Attendue à Granby depuis près deux ans, la participation de l’OSM au Festival international de la chanson de Granby dans le cadre du cinquantième anniversaire a été promue comme un événement extraordinaire qui restera à jamais gravé autant dans le paysage musical québécois que dans l’histoire du festival. Mettant en vedette sept interprètes ayant fait leurs premières armes au FICG (Isabelle Boulay, Émie Champagne, Luce Dufault, Fabienne Thibeault, Safia Nolin, Marie-Denise Pelletier, et Joanie Roussel), le concert, sobrement mis en scène par Monique Giroux, a effectivement donné lieu à des performances absolument ahurissantes et inoubliables. Ceci dit, l’ambiance générale de ce récital conduit par Dina Gilbert manquait parfois de magie et de proximité.
Défilant à tour de rôle sur la scène, toutes les artistes ont d’abord offert soit un classique du répertoire ou une pièce du leur en étant présenté par une photo de leur passage au FICG. Safia Nolin a ouvert le bal tout en douceur et mélancolie avec Igloo, chanson qui a remporté le Prix Socan au Festival en 2012. Quelques temps après, Joanie Roussel a survolté les spectateurs avec son incroyable puissance vocale et son spectaculaire contrôle sur l’immortelle Un peu plus haut, un peu plus loin. L’artiste a ensuite demandé à son amie Émie Champagne de la rejoindre sur Hymne à la beauté du monde, seul duo de la soirée.
Accompagnée par des arrangements somptueux et d’une chorale, Luce Dufault a splendidement dévoilé un frissonnant mariage de notes graves et hautes sur les planantes Des milliards de choses et Dis tout sans rien dire. Isabelle Boulay a affiché une belle retenue sur les pièces Le retour de Don Quichotte, Le saule et Aimons-nous, tout en sortant sa puissance aux moments opportuns. De son côté, Marie-Denise Pelletier a offert deux moments de grâce qui font encore trembler. Visiblement émue et reconnaissante de se rappeler le chemin parcouru depuis Granby, elle a déversé les émotions et l’intensité qui l’animaient sur le phénoménal succès Tous les cris les SOS qui est allé chercher une corde sensible chez les spectateurs. Toute la tessiture de l’interprète a été mis à exécution sur ce morceau, de l’a cappella jusqu’à des envolées mêlant merveilleusement notes aiguës et un rauque spectaculaire. Cette même intensité s’est poursuivie sur Le plus beau voyage de Claude Gauthier que Marie-Denise Pelletier, en ce début d’élections provinciales, a dédiée au grand René Lévesque.

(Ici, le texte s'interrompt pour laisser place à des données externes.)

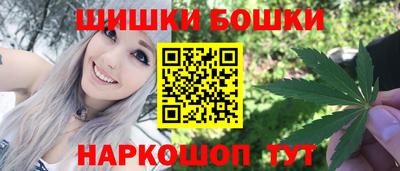 марки nbome Балашиха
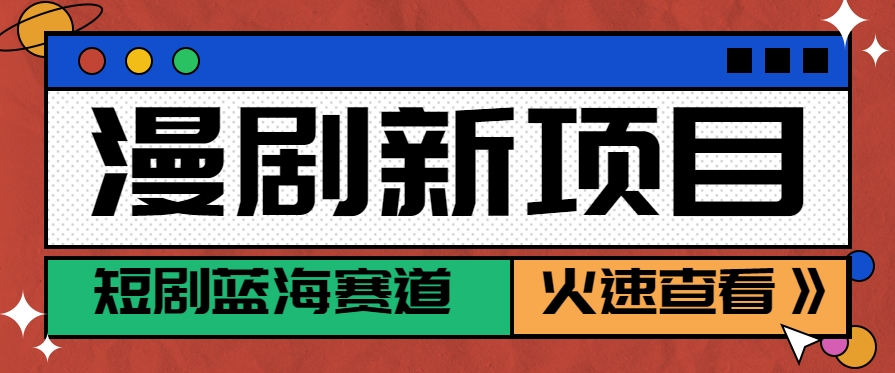 短剧新赛道—动漫短剧玩法,目前红利期月收益轻松达到6000+-木木云网创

Bien que louable et fort appréciée, la volonté d’enchaîner les titres rapidement a toutefois apporté une certaine froideur à l’ensemble. Puisque réunir sept interprètes de cette envergure sur la même scène tenait presque du miracle, il aurait été intéressant de profiter davantage de ce moment rare pour faire fleurir leur complicité par le biais de duos, de trios ou encore de chœurs, et également s’attarder davantage sur leurs passages au Festival en, par exemple, offrant quelques pièces qu’elles avaient jadis chantées.
Heureusement, une certaine proximité a pu être décelée entre les quatre interprètes ayant participé à Starmania. Il fallait, bien évidemment, souligner les 40 ans de cet opéra encore marquant et actuel dans le paysage musical d’aujourd’hui. Luce Dufault a revisité le personnage de Marie-Jeanne avec Les uns contre les autres, suivie de Marie-Denise Pelletier qui a retrouvé sa Stella Spotlight le temps de Les adieux d’un sex symbol. Isabelle Boulay les a rejointes pour une version fort convaincante de Monopolis. Est venue ensuite Fabienne Thibeault, accueillie et ovationnée comme une reine, pour offrir Le monde est stone. Luce, Isabelle et Marie-Denise ont toutefois entamé les premières notes de la célèbre chanson avec une telle force et chimie qu’il était particulièrement déchirant de les voir quitter la scène au bout d’une dizaine de secondes plutôt que de prolonger cet instant et lui faire atteindre son apogée en compagnie de Fabienne. Le spectacle s’est terminé ainsi. Sur papier, l’idée est belle, mais il a été extrêmement dommage de ne pas voir Safia Nolin, Joanie Roussel et Émie Champagne prendre part à la finale et ainsi déguster le mariage des univers grandioses de ce septuor qui aurait mérité un tour de chant collectif avant le salut théâtral.